FORWARD-LOOKING STATEMENTS
This document contains certain forward-looking statements relating to Trinidad’s plans, strategies, objectives, expectations and intentions. The use of any of the words "expect", "anticipate", "continue", "estimate", "objective", "ongoing", "may", "will", "project", "should", "believe", "plans", "intends", "confident", "might" and similar expressions are intended to identify forward-looking information or statements. Various assumptions were used in drawing the conclusions or making the projections contained in the forward-looking statements throughout this document.

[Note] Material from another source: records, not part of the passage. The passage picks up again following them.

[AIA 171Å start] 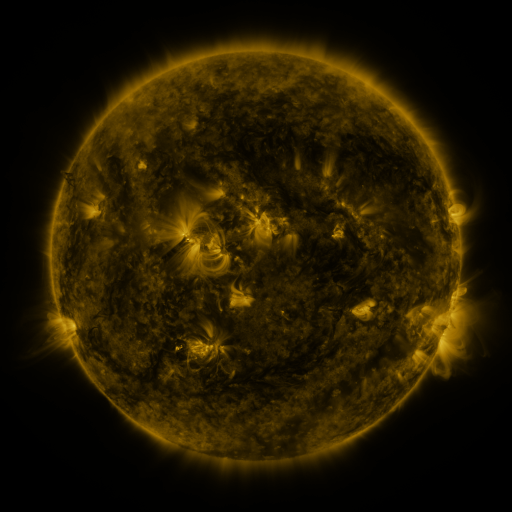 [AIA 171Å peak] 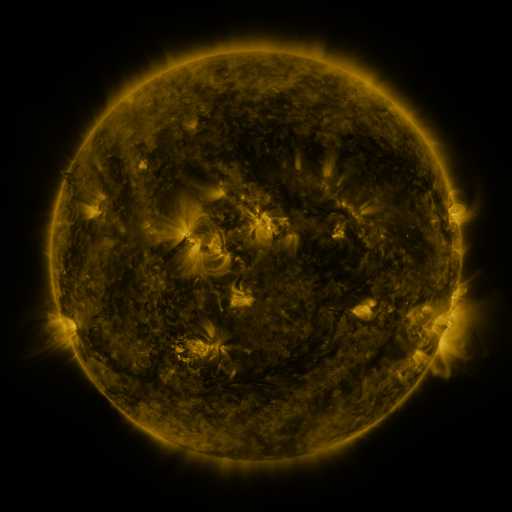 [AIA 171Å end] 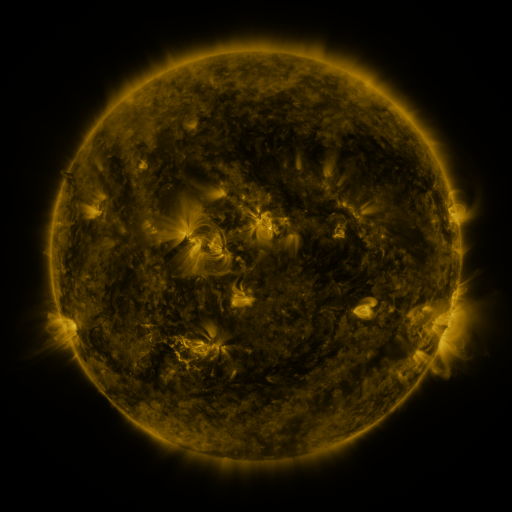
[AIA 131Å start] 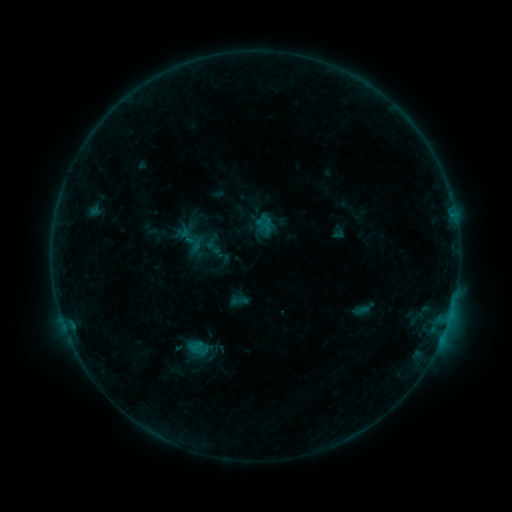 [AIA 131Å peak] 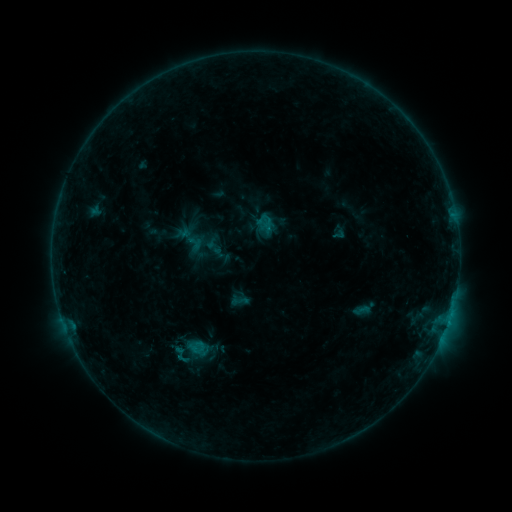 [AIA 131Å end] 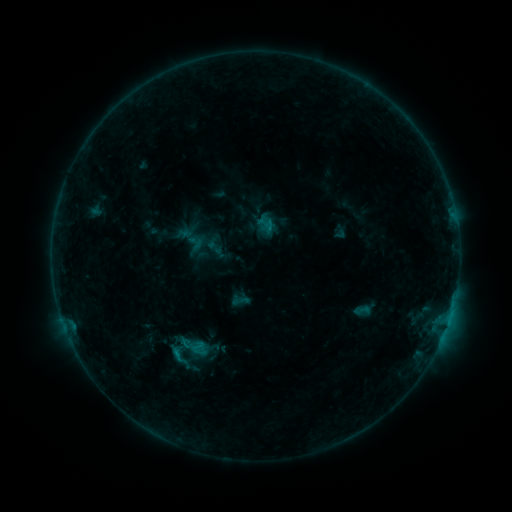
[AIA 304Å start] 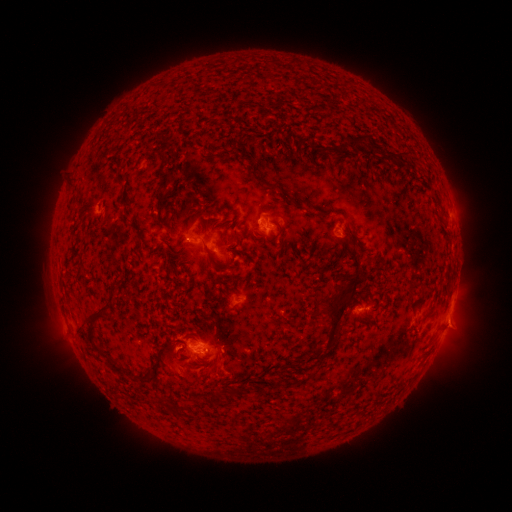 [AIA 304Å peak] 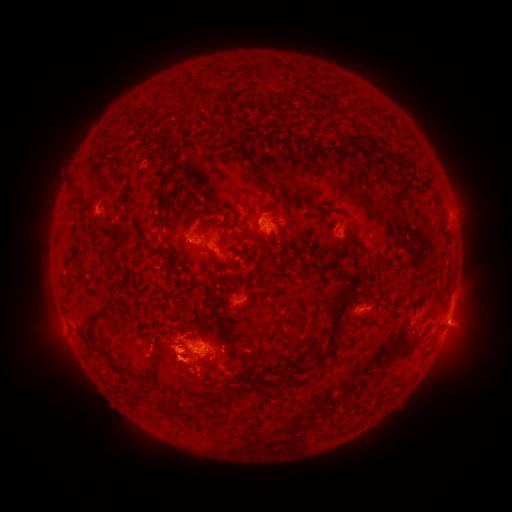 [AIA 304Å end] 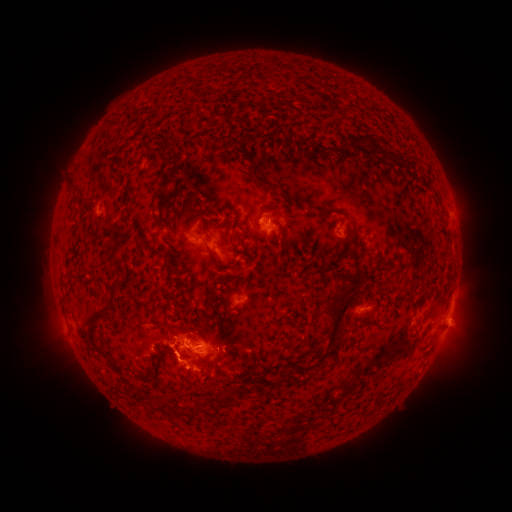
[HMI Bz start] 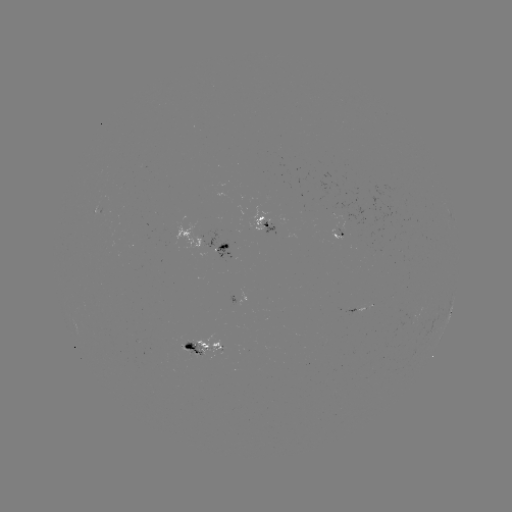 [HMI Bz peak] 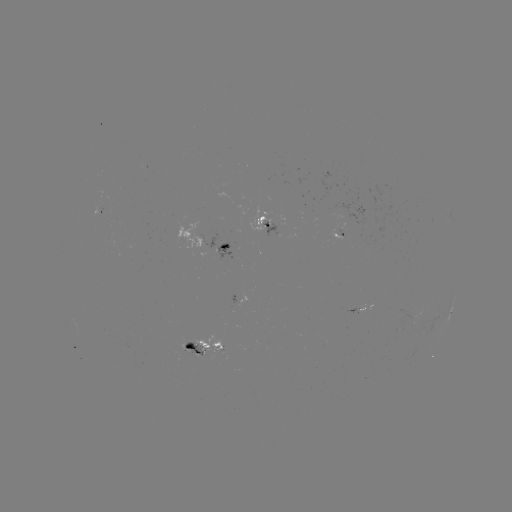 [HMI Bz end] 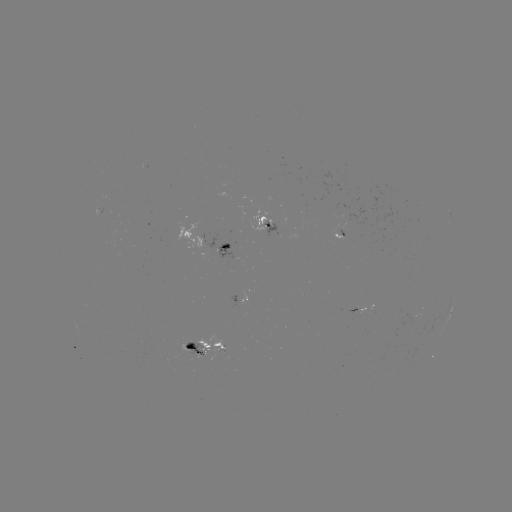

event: eruption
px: (162, 360)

The forward-looking information and statements included in this document are not guarantees of future performance and should not be unduly relied upon. Forward-looking statements are based on current expectations, estimates and projections that involve a number of risks and uncertainties, which could cause actual results to differ materially from those anticipated and described in the forward-looking statements. In particular, but without limiting the foregoing, this document may contain forward-looking information and statements pertaining to:
- the assumption that Trinidad's customers will honour their long-term contracts, and Trinidad's ability to sign future long-term contracts;
- future liquidity levels;
- fluctuations in the demand for Trinidad’s services;
- the ability for Trinidad to attract and retain qualified personnel, in particular field staff to crew the Company’s rigs;
- Trinidad's ability to increase dayrates;
- the existence of competitors, technological changes and developments in the oilfield services industry;
- the existence of operating risks inherent in the oilfield services industry;
- assumptions respecting internal capital expenditure programs and expenditures by oil and gas exploration and production companies;
- assumptions regarding commodity prices, in particular oil and natural gas;
- assumptions respecting supply and demand for commodities, in particular oil and natural gas;
- assumptions regarding future expected cash flows and potential distributions from joint venture partners including Trinidad Drilling International (TDI);
- assumptions regarding foreign currency exchange rates and interest rates;
- assumptions around future Other G&A cost levels;
- the existence of regulatory and legislative uncertainties;
- the possibility of changes in tax laws; and general economic conditions including the capital and credit markets;
- assumptions made about our future banking covenants and liquidity;
- assumptions made about future performance and operations of joint ventures and partnership arrangements;
- the ability of the Company to continue to execute on its business strategy during the strategic review process, and the various risks and assumptions customarily related thereto; and
- the likelihood that the Company will be able to identify and undertake alternatives which enhance shareholder value.
Trinidad cautions that the foregoing list of assumptions, risks and uncertainties is not exhaustive. Additional information on these and other factors that could affect Trinidad’s business, operations or financial results are described in reports filed with securities regulatory authorities, accessible through the SEDAR website (www.sedar.com) including but not limited to Trinidad’s annual MD&A, financial statements, Annual Information Form and Management Information Circular. The forward-looking information and statements contained in this document speak only as of the date of this document and Trinidad assumes no obligation to publicly update or revise them to reflect new events or circumstances, except as may be required pursuant to applicable securities laws.